Your marketing department has come up with an ambitious marketing plan that includes advertising across many marketing channels. They have a list of content and advertising needs that will be deployed in order to populate the marketing funnel. It’s a huge list… but where do you begin?
Enter… The Creative Brief.
This is not to be confused with a Marketing Brief. Here’s the difference:
Marketing Brief:
This is a document that outlines what the promotional marketing campaign needs to achieve, and is effectively the directives for the team creating that campaign. It will include timelines, budget, resources (including staff) needed, and goals, and defines what success looks like by establishing KPIs along with the expected outcomes.
The Creative Brief:
This document outlines ideas and information for the promotional campaign such as the vibe each piece of content or ad needs to communicate, the look and feel, the consistent message, and the customer personas the campaign needs to communicate to.

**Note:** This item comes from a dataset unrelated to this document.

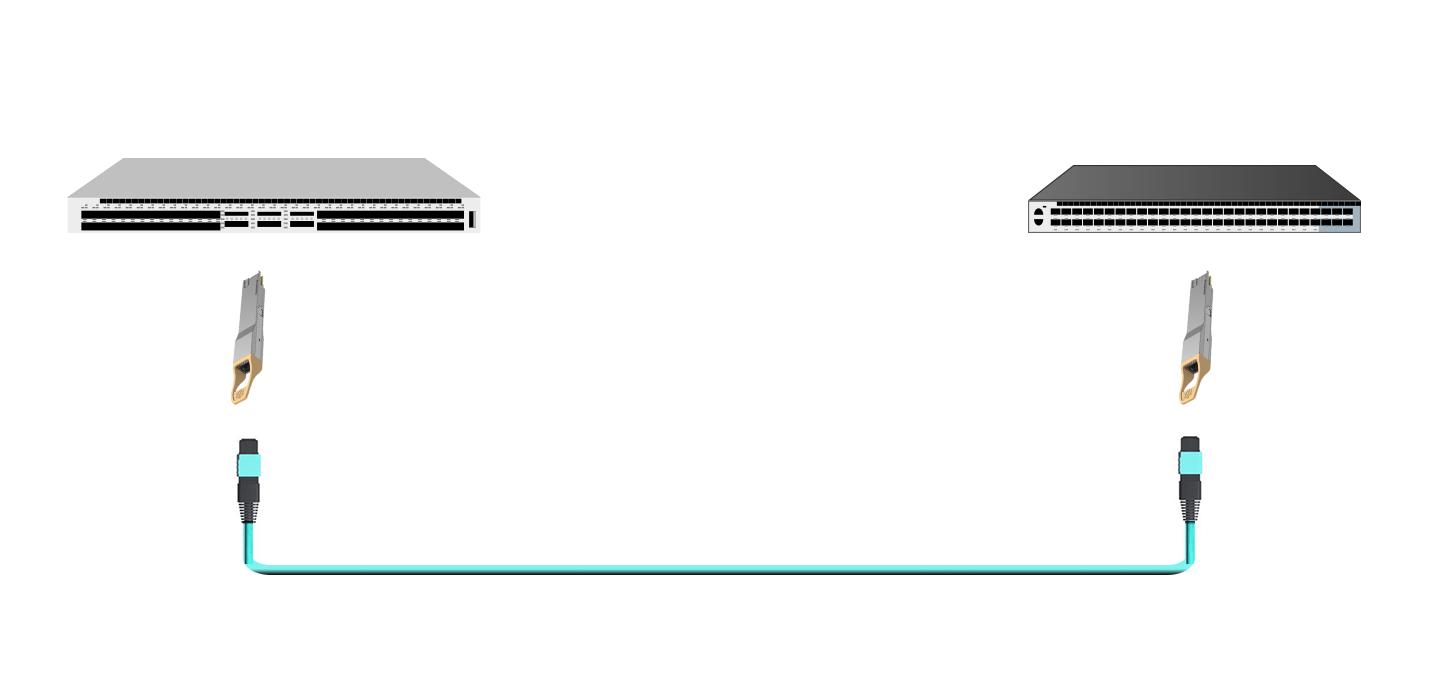 使用MTP/MPO跳线的400G-400G直接连接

This will identify color schemes, formal vs. informal tone, graphic or visual style, and how the creative teams will work together to make the deliverables a possibility.
A good creative brief is usually written/provided by the creative director on a given agency or in-house marketing team. This document is extremely important to the success of a marketing plan or campaign in that it communicates the unified messaging in a way that the target customers will respond to, and how each deliverable will comply with the company’s brand standards.

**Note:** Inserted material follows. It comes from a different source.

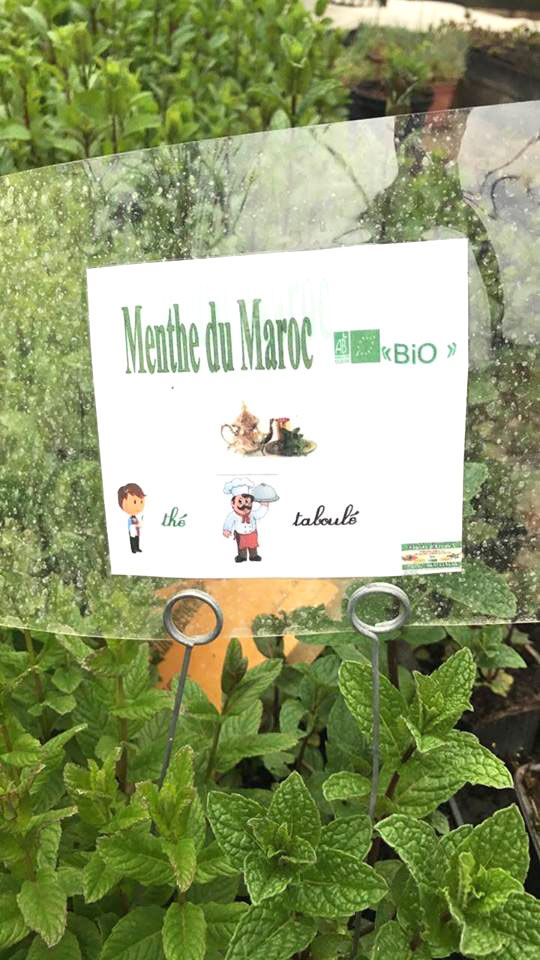 Menthe du Maroc de Plants d'Arômes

Without a clear cut set of messaging, tone, look and vibe, marketing campaigns can lose effectiveness, and then become a waste of the marketing budget. We all want to optimize whatever we spend for marketing, right? We want our marketing pieces to command attention in a world of noise and too many choices.

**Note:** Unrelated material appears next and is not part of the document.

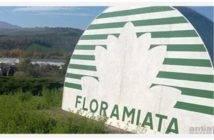 Floramiata_00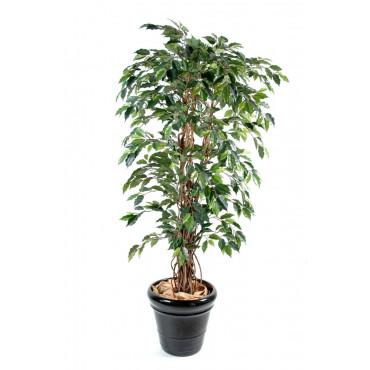 Ficus Lianes Grandes Feuilles Semi-Naturel Vert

Here’s a breakdown of how I tend to present my creative briefs:
Context
Background
- How did this project come to life?
The problem
- What’s the problem? Why does it matter?
Proposed solution
- Are there any proposed solutions?
Timeline
- What are the important dates and deadlines?
Key people
- Who’s working on the project? What are their responsibilities?
The Brand
Brand values
- What are their brand values and mission?
Brand Personality
- What should people feel when they come in to contact with the brand?
Brand requirements
- Are there specific colors, logos or images that need to be used?
Advertising & Content Tone
- Is it formal or informal?
- Is it authoritative?
Target audience
- Who is the target audience?
- Is there any background research on them?
- Customer personas
Deliverables
- What do you need to create?
- How many pieces are needed?
- What types of items are needed?
Overall Message
- What are you trying to communicate?
- How will you simplify complex concepts?
Creative considerations
- What does your content need to look like?
- Will content look like watercolors, sketches, or highly corporate and clean?
- Be sure to include a scrapbook of artistic references you want to emulate.
Colors
- Do you have a color pallet defined by your brand standards?
- Will there be accent colors?
- Monochromatic vs. vibrant color scheme.
Key Take-Aways:
- Get more out of your marketing campaigns by focusing your messaging consistently across multiple marketing channels.
- Create a single document that clearly communicates to your creative team what needs to be produced, how it should look, and how it should sound to your target audience.
- All content and advertising needs to have a unified personality so your audience doesn’t get confused about what your company represents and how it can actually help them.